Monday, September 02, 2013

Monday Morning Links

This and that for your Labour Day reading.

- Jared Bernstein writes about the fight for fair wages in the U.S. fast food and retail industries. And Karen McVeigh notes that political decision-makers are starting to try to get in front of the parade of workers seeking a reasonable standard of living:
Organisers said the strikes, scheduled a day after the 50th anniversary of the March on Washington and a few days before Labor Day, were being held in 60 cities and had spread to the south – including Tampa and Raleigh – and the west, with workers in Los Angeles and San Francisco taking part.

In New York, the Democratic mayoral hopeful Christine Quinn took part in a march with several hundred workers and protesters before entering a McDonald's near the Empire State Building on Thursday morning.
...
The US labour secretary, Thomas Perez, said the strikes showed the need to raise the minimum wage. Perez told the Associated Press that for too many people, "the rungs on the ladder of opportunity are feeling further and further apart."
- But there's always room for the labour movement itself to work on being more responsive to the needs of rank-and-file members and marginalized workers - as both Glenn Wheeler and Kev point out.

- Meanwhile, pogge notes that there's still a stark gap in Ontario between perpetually-expanding profits for the banksters, and austerity being imposed on the poor. Joseph Stiglitz observes the risk that Australia may abandon a highly successful stimulus program to follow the same path of austerity that's led to so much misery elsewhere around the globe. And Mark Taliano reminds us that the Trans-Pacific Partnership represents just another effort by the Cons to shift decision-making power away from citizens and toward the corporate sector.

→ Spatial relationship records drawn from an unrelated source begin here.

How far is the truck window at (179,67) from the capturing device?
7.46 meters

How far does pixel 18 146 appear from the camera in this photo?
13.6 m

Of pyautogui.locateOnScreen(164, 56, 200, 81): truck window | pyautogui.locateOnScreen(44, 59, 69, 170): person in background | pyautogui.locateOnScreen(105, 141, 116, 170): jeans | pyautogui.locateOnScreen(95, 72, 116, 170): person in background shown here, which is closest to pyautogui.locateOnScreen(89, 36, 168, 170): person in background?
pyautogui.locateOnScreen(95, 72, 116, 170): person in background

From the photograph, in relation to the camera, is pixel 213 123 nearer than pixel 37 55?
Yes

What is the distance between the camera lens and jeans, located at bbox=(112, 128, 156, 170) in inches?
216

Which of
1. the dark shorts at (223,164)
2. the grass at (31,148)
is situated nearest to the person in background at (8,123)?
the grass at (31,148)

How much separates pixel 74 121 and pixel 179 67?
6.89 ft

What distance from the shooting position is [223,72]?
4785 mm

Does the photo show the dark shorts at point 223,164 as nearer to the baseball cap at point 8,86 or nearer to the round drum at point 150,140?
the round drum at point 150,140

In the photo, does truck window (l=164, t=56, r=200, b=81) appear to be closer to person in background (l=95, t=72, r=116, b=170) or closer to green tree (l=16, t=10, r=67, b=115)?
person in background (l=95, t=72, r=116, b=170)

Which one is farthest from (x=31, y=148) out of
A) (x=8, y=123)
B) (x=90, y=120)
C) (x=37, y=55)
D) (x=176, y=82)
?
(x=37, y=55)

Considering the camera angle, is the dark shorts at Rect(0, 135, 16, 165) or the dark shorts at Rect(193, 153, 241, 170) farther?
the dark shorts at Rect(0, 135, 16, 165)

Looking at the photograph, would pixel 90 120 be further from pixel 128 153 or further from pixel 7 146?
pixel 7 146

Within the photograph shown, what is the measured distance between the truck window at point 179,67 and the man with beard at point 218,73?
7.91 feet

- Justin McCurry reports that the Fukushima nuclear power plant is emitting 18 times as much radiation as previously claimed - and that nobody seems to be able to figure out why. And Mike de Souza highlights a similar lack of risk management and regulation in dealing with the ongoing Cold Lake oil spill.

- Finally, Erin Weir draws a needed distinction between social insurance which protects everybody's interests and self-insurance which protects only those who can afford it - and finds former Con cabinet minister Monte Solberg trying to push us toward the latter model.